Lobular form idiopathic glomerulonephritis with massive subendothelial and paramesangial immune deposits, a three-year follow-up case.

作者信息

Ito H, Moriki T, Nishiya K, Yasuoka N, Chijiwa T, Nakamura T, Arii K, Hisakawa N, Hashimoto K, Uesugi N, Takebayashi S

机构信息

Second Department of Internal Medicine, Kochi Medical School, Japan.

出版信息

Clin Nephrol. 1997 Nov;48(5):321-6.

PMID:9403218
Abstract

We report a patient with unusual glomerulonephritis. A 24-year-old Japanese female was hospitalized in October 1995 because of nephrotic syndrome. Lobular form glomerulonephritis with mesangial proliferation associated with massive wide-spread accumulation of slightly eosinophilic, periodic acid Schiff-positive amorphous materials in the luminal side of the capillary walls and paramesangial area was observed in the renal biopsy specimen. Immunofluorescent study revealed massive strong staining for IgM and C4 along the capillary walls and in the mesangium. Deposits of IgA, IgG, C3 and fibrinogen were also observed.

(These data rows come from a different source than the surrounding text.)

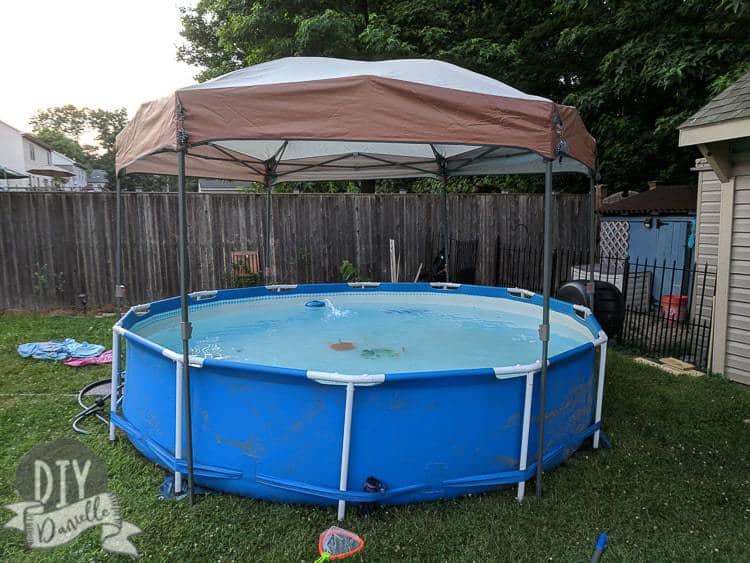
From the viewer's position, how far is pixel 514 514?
2721mm

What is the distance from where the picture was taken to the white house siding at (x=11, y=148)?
3022 centimetres

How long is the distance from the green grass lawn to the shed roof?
285 centimetres

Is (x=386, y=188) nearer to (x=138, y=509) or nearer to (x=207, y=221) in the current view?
(x=207, y=221)

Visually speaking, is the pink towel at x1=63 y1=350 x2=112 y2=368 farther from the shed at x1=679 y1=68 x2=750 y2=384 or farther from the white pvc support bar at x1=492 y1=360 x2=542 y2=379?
the shed at x1=679 y1=68 x2=750 y2=384

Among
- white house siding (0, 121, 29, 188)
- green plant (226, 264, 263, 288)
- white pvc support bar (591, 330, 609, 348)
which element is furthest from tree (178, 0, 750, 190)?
white house siding (0, 121, 29, 188)

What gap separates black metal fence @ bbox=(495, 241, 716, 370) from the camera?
5996 millimetres

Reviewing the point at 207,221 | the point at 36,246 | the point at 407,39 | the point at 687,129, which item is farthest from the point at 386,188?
the point at 687,129

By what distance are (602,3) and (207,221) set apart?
9.63m

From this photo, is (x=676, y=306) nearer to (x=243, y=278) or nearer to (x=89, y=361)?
(x=243, y=278)

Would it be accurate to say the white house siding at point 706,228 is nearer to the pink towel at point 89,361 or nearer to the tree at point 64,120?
the pink towel at point 89,361

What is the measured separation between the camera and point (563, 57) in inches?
479

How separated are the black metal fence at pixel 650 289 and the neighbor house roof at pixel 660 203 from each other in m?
0.98

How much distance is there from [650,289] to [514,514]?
676 cm

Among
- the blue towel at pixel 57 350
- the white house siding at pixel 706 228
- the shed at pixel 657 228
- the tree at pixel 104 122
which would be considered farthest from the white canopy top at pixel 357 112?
the tree at pixel 104 122
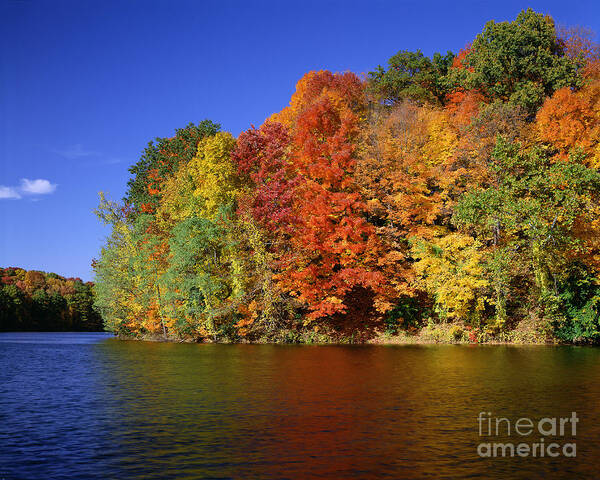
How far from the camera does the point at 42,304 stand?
13575cm

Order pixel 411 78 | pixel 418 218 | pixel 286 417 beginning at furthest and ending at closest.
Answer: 1. pixel 411 78
2. pixel 418 218
3. pixel 286 417

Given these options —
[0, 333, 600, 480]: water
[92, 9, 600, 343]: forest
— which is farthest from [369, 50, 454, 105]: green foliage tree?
[0, 333, 600, 480]: water

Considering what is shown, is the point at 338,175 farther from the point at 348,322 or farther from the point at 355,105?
the point at 355,105

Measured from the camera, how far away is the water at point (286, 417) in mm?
10609

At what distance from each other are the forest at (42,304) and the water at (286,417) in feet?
360

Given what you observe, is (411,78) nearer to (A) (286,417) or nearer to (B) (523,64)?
(B) (523,64)

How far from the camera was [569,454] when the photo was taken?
1145 centimetres

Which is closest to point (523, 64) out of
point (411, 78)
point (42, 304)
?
point (411, 78)

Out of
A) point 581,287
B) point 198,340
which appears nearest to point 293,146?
point 198,340

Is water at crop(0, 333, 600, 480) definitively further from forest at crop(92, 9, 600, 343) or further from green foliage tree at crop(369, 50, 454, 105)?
green foliage tree at crop(369, 50, 454, 105)

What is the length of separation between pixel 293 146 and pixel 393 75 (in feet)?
80.8

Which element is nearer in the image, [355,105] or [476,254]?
[476,254]

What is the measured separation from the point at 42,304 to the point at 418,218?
385 feet

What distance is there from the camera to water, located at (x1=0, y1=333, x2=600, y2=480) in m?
10.6
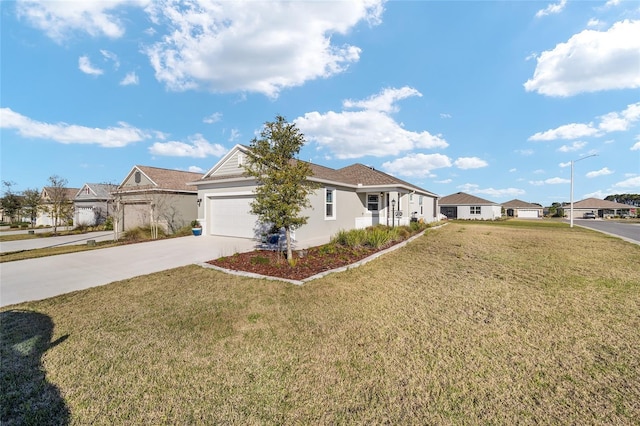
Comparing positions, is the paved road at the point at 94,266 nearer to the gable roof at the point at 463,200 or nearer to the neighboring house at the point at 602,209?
the gable roof at the point at 463,200

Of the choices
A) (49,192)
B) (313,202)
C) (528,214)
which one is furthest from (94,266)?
(528,214)

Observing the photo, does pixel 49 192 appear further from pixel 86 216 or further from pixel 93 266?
pixel 93 266

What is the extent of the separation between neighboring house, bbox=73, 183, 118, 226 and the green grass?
24031mm

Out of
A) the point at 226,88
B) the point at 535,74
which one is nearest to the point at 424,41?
the point at 535,74

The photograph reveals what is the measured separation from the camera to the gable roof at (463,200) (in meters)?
43.4

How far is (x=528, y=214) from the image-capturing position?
56625mm

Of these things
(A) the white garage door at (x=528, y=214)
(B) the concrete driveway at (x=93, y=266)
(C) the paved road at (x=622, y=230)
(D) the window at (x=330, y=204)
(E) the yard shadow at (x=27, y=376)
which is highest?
(D) the window at (x=330, y=204)

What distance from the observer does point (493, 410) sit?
99.9 inches

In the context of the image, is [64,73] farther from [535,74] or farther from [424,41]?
[535,74]

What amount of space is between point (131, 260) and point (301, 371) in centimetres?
932

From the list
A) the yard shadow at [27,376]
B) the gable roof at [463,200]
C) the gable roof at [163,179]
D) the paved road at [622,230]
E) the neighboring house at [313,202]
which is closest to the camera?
the yard shadow at [27,376]

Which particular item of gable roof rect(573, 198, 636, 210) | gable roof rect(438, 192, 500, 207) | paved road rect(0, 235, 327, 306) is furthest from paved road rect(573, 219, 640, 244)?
gable roof rect(573, 198, 636, 210)

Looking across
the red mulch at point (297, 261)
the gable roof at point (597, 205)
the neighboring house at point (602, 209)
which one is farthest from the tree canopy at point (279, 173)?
the gable roof at point (597, 205)

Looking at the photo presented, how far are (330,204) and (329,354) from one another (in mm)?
11467
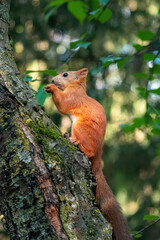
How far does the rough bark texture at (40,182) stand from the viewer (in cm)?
164

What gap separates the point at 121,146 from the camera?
6.11 metres

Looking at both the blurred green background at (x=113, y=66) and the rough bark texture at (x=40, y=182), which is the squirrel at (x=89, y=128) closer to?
the rough bark texture at (x=40, y=182)

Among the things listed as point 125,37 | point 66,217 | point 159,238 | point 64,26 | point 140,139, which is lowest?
point 159,238

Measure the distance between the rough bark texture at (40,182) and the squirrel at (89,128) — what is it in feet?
1.40

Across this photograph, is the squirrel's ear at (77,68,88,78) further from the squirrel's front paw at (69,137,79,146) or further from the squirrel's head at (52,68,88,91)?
the squirrel's front paw at (69,137,79,146)

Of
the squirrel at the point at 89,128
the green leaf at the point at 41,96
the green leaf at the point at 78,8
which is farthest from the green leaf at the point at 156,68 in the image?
the green leaf at the point at 41,96

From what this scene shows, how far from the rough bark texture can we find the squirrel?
43 cm

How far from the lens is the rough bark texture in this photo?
1644 mm

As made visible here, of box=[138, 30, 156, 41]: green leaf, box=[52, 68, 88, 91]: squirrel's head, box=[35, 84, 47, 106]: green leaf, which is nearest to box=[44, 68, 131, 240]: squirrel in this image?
box=[52, 68, 88, 91]: squirrel's head

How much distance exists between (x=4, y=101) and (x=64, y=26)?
3.97 meters

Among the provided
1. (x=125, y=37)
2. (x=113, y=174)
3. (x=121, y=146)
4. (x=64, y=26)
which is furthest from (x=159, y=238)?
(x=64, y=26)

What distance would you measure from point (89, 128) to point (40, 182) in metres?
1.28

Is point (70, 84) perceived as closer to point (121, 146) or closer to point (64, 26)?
point (64, 26)

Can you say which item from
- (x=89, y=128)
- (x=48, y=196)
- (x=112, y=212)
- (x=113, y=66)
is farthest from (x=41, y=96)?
(x=113, y=66)
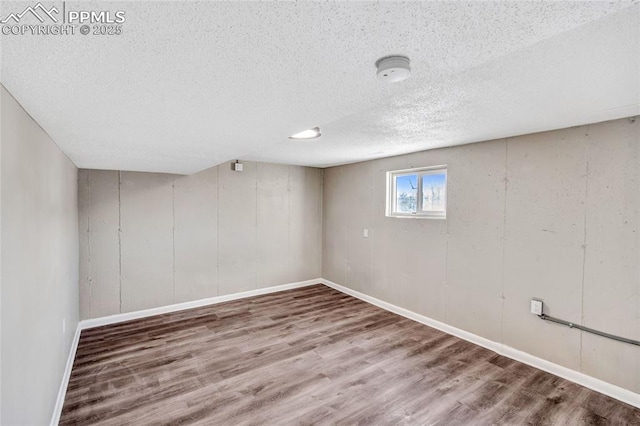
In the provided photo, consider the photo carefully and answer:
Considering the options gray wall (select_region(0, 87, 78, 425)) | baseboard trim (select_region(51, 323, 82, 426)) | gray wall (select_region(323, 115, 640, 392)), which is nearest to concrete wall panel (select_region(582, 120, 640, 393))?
gray wall (select_region(323, 115, 640, 392))

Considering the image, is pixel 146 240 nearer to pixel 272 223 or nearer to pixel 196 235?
pixel 196 235

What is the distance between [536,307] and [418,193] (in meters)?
1.88

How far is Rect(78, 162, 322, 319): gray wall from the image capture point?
12.5 ft

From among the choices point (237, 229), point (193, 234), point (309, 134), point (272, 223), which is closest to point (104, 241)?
point (193, 234)

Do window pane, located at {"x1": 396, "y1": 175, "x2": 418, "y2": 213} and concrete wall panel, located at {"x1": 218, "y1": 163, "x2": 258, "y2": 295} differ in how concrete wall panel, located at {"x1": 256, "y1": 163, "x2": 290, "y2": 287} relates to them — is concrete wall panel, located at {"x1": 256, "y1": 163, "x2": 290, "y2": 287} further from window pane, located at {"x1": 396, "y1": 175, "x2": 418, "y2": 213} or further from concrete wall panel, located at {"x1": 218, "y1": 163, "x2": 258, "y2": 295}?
window pane, located at {"x1": 396, "y1": 175, "x2": 418, "y2": 213}

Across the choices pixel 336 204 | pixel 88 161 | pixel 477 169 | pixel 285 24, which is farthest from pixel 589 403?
pixel 88 161

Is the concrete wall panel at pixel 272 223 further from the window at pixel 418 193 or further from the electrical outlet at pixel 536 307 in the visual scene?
the electrical outlet at pixel 536 307

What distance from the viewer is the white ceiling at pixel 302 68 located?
0.81 metres

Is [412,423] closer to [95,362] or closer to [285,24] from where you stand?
[285,24]

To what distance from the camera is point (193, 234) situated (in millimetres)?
4453

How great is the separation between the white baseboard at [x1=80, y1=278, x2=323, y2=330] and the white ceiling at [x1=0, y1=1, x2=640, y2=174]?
252 cm

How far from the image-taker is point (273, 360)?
299 centimetres

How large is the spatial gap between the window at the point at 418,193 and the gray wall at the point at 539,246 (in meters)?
0.13

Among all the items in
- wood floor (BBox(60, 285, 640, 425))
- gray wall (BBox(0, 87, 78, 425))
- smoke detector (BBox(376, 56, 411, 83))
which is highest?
smoke detector (BBox(376, 56, 411, 83))
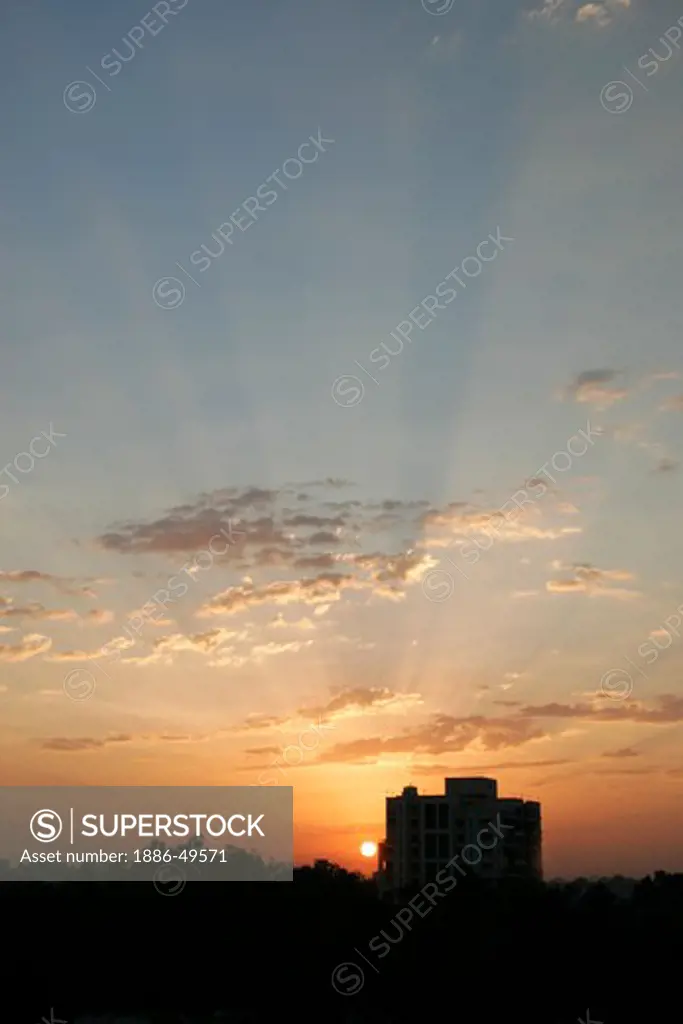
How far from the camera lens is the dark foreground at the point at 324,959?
42188mm

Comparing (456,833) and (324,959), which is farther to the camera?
(456,833)

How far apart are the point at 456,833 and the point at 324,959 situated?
47006 millimetres

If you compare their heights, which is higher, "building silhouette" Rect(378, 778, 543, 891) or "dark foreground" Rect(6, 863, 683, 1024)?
"building silhouette" Rect(378, 778, 543, 891)

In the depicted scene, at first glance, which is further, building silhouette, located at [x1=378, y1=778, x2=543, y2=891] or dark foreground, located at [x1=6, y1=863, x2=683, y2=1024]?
building silhouette, located at [x1=378, y1=778, x2=543, y2=891]

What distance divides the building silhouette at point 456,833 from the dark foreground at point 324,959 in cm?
3990

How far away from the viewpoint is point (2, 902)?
1882 inches

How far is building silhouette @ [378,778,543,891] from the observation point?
88375 millimetres

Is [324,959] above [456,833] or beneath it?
beneath

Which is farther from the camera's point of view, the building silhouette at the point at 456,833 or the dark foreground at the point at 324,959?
the building silhouette at the point at 456,833

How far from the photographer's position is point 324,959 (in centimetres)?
4400

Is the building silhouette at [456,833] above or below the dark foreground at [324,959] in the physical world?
above

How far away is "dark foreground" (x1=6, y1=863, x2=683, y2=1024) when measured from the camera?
42188 millimetres

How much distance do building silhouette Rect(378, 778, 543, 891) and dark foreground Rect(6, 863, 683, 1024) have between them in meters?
39.9

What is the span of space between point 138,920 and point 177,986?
12.9ft
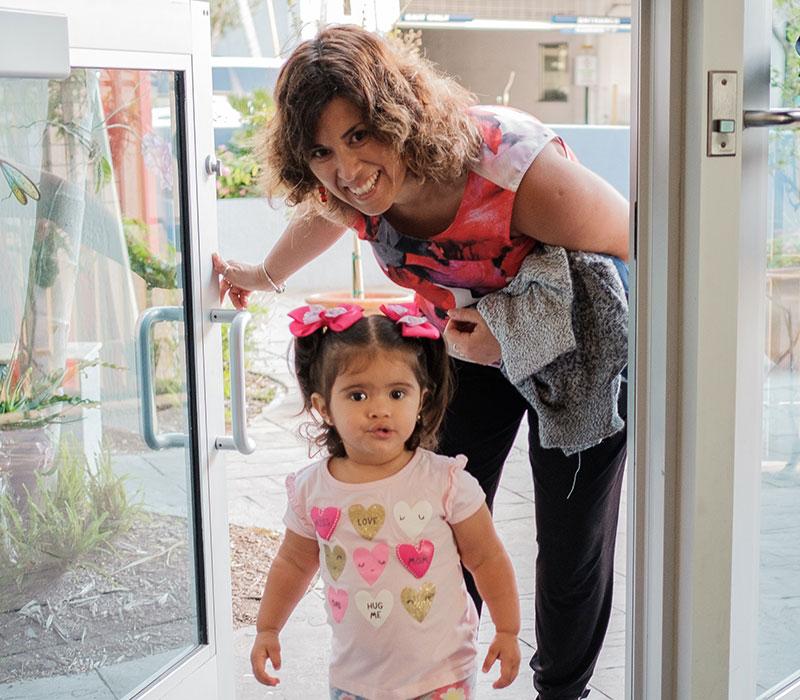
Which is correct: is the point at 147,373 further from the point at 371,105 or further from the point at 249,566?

Electron microscopy showed normal thickness of the capillary basement membrane and a large amount of subendothelial and paramesangial electron dense, finely granular deposits without fibrils or tubular structures. There were no clinical or laboratory findings of systemic diseases, such as systemic lupus erythematosus and cryoglobulinemia. Therefore, we believed that this case involved an unusual idiopathic glomerular disease with massive subendothelial and paramesangial immune deposits. Glomerulonephritis in this patient appeared to be resistant to treatment with corticosteroids and that this glomerulopathy may be a progressive disease as shown during the 3-year observation. Furthermore, our patient had idiopathic hyperprolactinemia and subclinical hypothyroidism. However, the relationship between glomerulonephritis and endocrinopathy in our patient is unknown.

摘要

我们报告一例患有罕见肾小球肾炎的患者。一名24岁的日本女性于1995年10月因肾病综合征住院。肾活检标本显示为小叶型肾小球肾炎伴系膜增生,毛细血管壁腔侧和系膜旁区有大量广泛堆积的轻度嗜酸性、过碘酸希夫染色阳性的无定形物质。免疫荧光研究显示沿毛细血管壁和系膜有大量IgM和C4强染色。还观察到IgA、IgG、C3和纤维蛋白原的沉积。电子显微镜显示毛细血管基底膜厚度正常,大量内皮下和系膜旁电子致密、细颗粒状沉积物,无纤维或管状结构。没有系统性疾病的临床或实验室检查结果,如系统性红斑狼疮和冷球蛋白血症。因此,我们认为该病例涉及一种罕见的特发性肾小球疾病,伴有大量内皮下和系膜旁免疫沉积物。该患者的肾小球肾炎似乎对皮质类固醇治疗耐药,并且这种肾小球病可能是一种进行性疾病,如3年观察期间所示。此外,我们的患者患有特发性高催乳素血症和亚临床甲状腺功能减退。然而,我们患者的肾小球肾炎与内分泌病之间的关系尚不清楚。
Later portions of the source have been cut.